- _Textauszug_:
———

Wenn ich das so höre, sollte man am besten erst nach Irland ziehen wenn man Privatier ist. Unter diesen Umständen hätte ich jednefalls große Probleme, dort meinen Beruf ausüben zu können. Gute Erreichbarkeit ist für mich ein Muss und die Verlage wollen ihre bestellten Fotos auch am liebsten vorgestern haben.
Man müsste vermutlich in eine Großstadt wie Dublin ziehen weil dort die Telefon-und Internetverbindungen besser funktionieren, aber das ist wahrscheinlich auch nur ein frommes Wunschdenken?
Da lobe ich mir wirklich die Deutsche Telekom. Nur selten gibt es Probleme und wenn, hat man sofort einen Service an der Strippe oder es kommt zügig ein Techniker ins Haus. Oder es gibt Tipps von der gutgelaunten Telekom-Mitarbeiterin am anderen Ende der Leitung, den Router einfach mal aus-und wieder anzuschalten. Hat dann wieder funktioniert…
Dafür verschickt aber die Deutsche Post Briefe an Tote, das wäre doch auch mal was für die Iren…
Im Dezember erhielt ich von einer Dachdeckerfirma eine weihnachtliche Grußkarte, adressiert an meinen seit mittlerweile 22 Jahren verstorbenen Vater.
Und ich selbst bin zwar noch nicht tot, aber in die Jahre gekommen. Und ich erhalte in unregelmäßigen Abständen dubiose Post von einer Bank, bei der ich vor langer Zeit mein erstes Konto als Fotografie-Lehrling hatte. Die Anrede ist stets „Sehr geehrtes Fräulein Borkowski“
Dem Fräulein reicht’s jetzt, es ist nämlich mittlerweile 62 Jahre!

———

- _Gespeicherte Datensätze_:
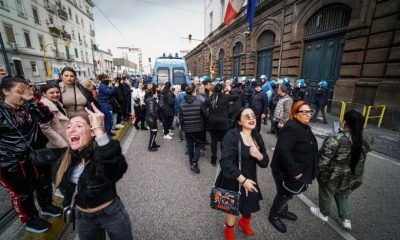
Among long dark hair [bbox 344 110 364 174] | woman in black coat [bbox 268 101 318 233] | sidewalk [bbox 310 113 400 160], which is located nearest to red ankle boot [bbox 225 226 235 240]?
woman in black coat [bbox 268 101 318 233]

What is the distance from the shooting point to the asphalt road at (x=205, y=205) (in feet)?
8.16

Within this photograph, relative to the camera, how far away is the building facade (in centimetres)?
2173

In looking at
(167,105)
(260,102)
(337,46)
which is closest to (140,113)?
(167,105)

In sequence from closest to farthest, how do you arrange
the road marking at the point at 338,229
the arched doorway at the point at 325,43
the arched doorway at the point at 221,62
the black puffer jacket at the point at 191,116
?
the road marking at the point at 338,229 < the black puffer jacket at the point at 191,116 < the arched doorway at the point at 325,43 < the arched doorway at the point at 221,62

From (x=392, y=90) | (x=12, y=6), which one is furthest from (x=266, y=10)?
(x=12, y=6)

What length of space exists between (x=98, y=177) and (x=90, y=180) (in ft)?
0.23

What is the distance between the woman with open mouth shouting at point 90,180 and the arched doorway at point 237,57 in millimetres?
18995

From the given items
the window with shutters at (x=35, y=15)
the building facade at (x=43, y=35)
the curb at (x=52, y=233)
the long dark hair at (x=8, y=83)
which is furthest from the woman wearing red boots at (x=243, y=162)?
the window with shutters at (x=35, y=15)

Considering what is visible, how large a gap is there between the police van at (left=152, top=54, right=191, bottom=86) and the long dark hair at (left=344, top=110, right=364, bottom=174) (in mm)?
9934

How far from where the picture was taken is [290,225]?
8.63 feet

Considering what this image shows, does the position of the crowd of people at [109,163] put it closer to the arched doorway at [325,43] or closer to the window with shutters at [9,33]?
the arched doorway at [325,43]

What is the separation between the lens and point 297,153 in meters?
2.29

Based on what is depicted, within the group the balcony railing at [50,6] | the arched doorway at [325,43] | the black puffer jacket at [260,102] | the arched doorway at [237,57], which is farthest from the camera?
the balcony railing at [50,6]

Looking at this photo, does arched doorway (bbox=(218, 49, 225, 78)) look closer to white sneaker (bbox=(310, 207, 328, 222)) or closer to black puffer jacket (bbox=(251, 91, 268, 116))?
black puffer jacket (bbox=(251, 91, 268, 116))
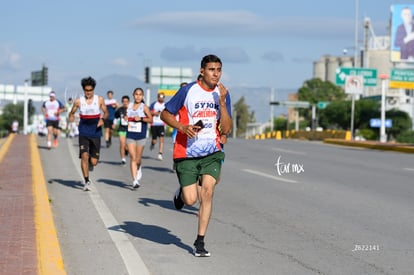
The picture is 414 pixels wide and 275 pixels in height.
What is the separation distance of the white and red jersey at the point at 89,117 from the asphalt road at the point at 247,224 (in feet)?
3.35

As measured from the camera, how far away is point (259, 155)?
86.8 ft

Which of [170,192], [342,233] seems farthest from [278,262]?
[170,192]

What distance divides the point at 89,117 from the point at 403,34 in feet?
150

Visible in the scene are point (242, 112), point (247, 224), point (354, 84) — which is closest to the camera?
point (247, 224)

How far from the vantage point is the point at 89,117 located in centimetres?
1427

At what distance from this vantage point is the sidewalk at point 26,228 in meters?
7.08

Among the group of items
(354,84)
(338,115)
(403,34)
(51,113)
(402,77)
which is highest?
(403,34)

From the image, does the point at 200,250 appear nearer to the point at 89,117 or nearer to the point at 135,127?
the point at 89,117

———

- _Aufgabenstellung_: An wen war laut Textauszug die weihnachtliche Grußkarte der Dachdeckerfirma adressiert? Die Datensätze stammen aus einer anderen Quelle als der Textauszug.

- _Antwort_: An den seit 22 Jahren verstorbenen Vater der Verfasserin.